《从零开始学Storm》

apachecn/storm-doc-zh

Trident是在Storm的基础上，一个以实时计算为目标的 high-level abstraction （高度抽象）。它在提供处理大吞吐量数据能力（每秒百万次消息）的同时, 也提供了低延时分布式查询和 stateful stream processing （有状态流式处理）的能力。

Trident 提供了

joins (连接), aggregations(聚合), grouping(分组), functions, 以及 filters 等

能力… 除此之外, Trident 还提供了一些专门的 primitives （原语）, 从而在基于数据库或者其他存储的前提下来应付有状态的递增式处理. Trident 也提供

一致性（consistent）、有且仅有一次（exactly-once）

等语义。

Trident API

“Stream” 是 Trident 中的核心数据模型, 它被当做一系列的 batch 来处理.在 Storm 集群的节点之间, 一个 stream 被划分成很多 partition （分区）, 对Stream(流)的

operation （操作）

是在每个 partition 上并行进行的.

也有说法：TridentTuple 是 Trident 中的核心数据模型。

一个 stream 被划分成很多 partition : partition 是 stream 的一个子集, 里面可能有多个 batch , 一个 batch 也可能位于不同的 partition 上.

Trident 有 5 类操作:

Partition-local operations(本地分区操作): 对每个 partition 的局部操作, 不产生网络传输
Repartitioning operations(重分区操作): 对 stream （数据流）的重新划分（仅仅是划分, 但不改变内容）, 产生网络传输
Aggregation operations （聚合操作）：部分进行网络传输的 .

= = =

_任务提示_: 列出原文中紧接“Trident 提供了”之后列举的全部能力。

_数据_:
= = =

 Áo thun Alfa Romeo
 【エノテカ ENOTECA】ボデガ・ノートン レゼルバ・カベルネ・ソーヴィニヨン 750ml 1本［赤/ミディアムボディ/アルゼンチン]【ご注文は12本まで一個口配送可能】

= = =

_作答区_: joins（连接）、aggregations（聚合）、grouping（分组）、functions、filters